Klaus didn’t doubt it.

"I’ll see you in the morning, Major." Dorian smiled again. "And thank you for a lovely evening." He walked out, leaving Klaus uncertain of who might be laughing at whom.

* * * * *

They all left Kazinclarcika together the next day, with a train compartment to themselves. During one interval when A and B were packed off to the dining car, Dorian ceased his tactful pretense of dozing and opened both eyes lazily.

"Klaus," he said, and the intimate tone made the Major cringe, "Do you have all the details you want in my report?" He had dictated it to A, with perfect composure, early that morning.

"Enough," said the Major shortly, ignoring the other’s sly smile.

"I’m looking forward to your next mission already."

So was Klaus, but he couldn’t say so.

"I don’t suppose anyone knows what it is?"

"No." Klaus had a strong suspicion that it would be in Paris, where the Earl’s revoltingly excellent French would be useful, along with his endless ability to rifle the treasure vaults of any target he considered important. NATO considered leaks into certain Soviet sources important, leaks that seemed to originate in France, so some very tricky investigationwas in order. It should be fun, thought Klaus: demanding, deadly work, and perhaps even useful.

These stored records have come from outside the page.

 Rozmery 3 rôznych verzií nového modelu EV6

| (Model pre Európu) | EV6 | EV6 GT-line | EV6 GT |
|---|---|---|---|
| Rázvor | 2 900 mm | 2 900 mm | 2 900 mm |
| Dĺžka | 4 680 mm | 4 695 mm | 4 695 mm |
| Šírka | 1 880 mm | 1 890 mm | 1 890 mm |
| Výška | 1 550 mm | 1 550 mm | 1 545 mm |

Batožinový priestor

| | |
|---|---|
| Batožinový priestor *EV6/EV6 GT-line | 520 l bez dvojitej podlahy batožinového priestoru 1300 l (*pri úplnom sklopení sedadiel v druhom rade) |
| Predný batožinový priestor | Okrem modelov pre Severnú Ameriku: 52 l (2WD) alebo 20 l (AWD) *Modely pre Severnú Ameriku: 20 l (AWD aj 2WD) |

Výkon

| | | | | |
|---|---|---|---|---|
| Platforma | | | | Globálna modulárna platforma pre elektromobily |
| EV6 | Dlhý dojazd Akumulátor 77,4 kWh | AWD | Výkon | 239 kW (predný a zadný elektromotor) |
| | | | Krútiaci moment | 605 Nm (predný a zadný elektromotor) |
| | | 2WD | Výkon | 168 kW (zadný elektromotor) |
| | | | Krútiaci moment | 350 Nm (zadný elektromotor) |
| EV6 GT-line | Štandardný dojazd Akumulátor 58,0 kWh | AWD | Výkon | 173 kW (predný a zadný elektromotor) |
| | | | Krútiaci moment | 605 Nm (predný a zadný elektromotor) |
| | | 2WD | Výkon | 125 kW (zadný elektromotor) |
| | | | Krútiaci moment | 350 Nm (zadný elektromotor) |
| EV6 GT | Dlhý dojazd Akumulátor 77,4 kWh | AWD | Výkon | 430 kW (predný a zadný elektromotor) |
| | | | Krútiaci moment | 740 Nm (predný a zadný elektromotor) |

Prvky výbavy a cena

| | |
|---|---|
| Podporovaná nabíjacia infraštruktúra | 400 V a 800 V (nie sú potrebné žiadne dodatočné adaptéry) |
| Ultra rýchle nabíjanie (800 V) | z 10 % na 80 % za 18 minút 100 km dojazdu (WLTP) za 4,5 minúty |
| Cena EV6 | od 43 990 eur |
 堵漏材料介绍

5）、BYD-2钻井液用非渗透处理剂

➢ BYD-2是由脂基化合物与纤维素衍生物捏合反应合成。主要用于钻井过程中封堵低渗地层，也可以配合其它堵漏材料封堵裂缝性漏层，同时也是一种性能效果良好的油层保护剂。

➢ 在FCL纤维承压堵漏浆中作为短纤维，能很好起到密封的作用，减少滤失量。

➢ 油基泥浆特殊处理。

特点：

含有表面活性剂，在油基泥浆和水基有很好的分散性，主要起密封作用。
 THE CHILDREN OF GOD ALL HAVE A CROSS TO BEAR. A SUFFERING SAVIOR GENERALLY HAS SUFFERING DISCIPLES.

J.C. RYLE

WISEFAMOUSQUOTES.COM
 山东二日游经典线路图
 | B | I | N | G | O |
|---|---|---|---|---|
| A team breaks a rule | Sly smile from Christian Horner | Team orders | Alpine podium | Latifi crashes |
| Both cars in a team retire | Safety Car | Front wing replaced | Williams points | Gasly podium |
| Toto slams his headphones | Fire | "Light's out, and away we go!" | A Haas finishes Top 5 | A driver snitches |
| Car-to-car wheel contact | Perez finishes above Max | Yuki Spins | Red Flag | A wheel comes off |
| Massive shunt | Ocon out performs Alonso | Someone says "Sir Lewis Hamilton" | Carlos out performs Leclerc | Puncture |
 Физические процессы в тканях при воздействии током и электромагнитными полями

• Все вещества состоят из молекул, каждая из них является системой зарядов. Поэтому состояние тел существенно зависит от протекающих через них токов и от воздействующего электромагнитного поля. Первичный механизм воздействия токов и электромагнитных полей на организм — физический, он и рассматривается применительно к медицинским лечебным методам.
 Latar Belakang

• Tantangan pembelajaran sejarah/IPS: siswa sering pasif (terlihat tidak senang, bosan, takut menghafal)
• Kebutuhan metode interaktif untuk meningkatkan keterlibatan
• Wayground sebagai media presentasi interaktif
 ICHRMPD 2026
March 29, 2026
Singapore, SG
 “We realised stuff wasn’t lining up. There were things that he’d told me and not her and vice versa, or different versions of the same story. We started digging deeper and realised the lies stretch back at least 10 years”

It would be unpredictable and dangerous, and possibly out of Eroica’ s league. The KGB played for keeps. "You may not be needed. It’ s up to the Chief."

Dorian’s eyes twinkled at him in confident disbelief. "Oh, yes, I will. You’d like to have me," he paused delicately, "along, wouldn’t you?"

Long experience of coping with indecent innuendoes saved Klaus from rage. That the implications were now true instead of false only made it easier: At last he knew what Dorian meant by ridiculous statements like that.

It did not alter the danger that threatened Eroica on NATO’s jobs, danger which was intensified any time he became associated with Iron Klaus in the KGB’s machinations. And the French were not lenient toward art thieves. "Go to hell, Eroica."

"That might be an interesting trip, if you came too."

His tone sent a warm pang through Klaus. Dorian’s ideas were interesting in the extreme, and couldn’t be acknowledged in any way, here. They were no part of NATO’s business.

"Hell wouldn’t be enjoyable once we got there."

"I don’t know," said Dorian thoughtfully. "Arriving Station Lasciate Ogni Speranza momentarily. Please do not use the washrooms while the train is at rest. Departing for Il Paradiso immediately thereafter. Doesn’t that sound exotic?"

"Are you making fun of me?"

"A little," admitted Dorian. "I feel as though I’ve been there, you see."

The train hummed and creaked around them, speeding them toward Bonn.

"Even your atheism is frivolous," growled the Major.

"Of course, Orpheus."

"What?!"

"I think I’d like some lunch. Won’t you join me?" He stood up and waited.

"I’m not hun—"

"I insist, Major. You’ll be the better for some food. Eat with me, or at least have a beer. Something."

It would be perfectly proper, unlike this conversation. The Major rose and trailed his personal demon to the dining car.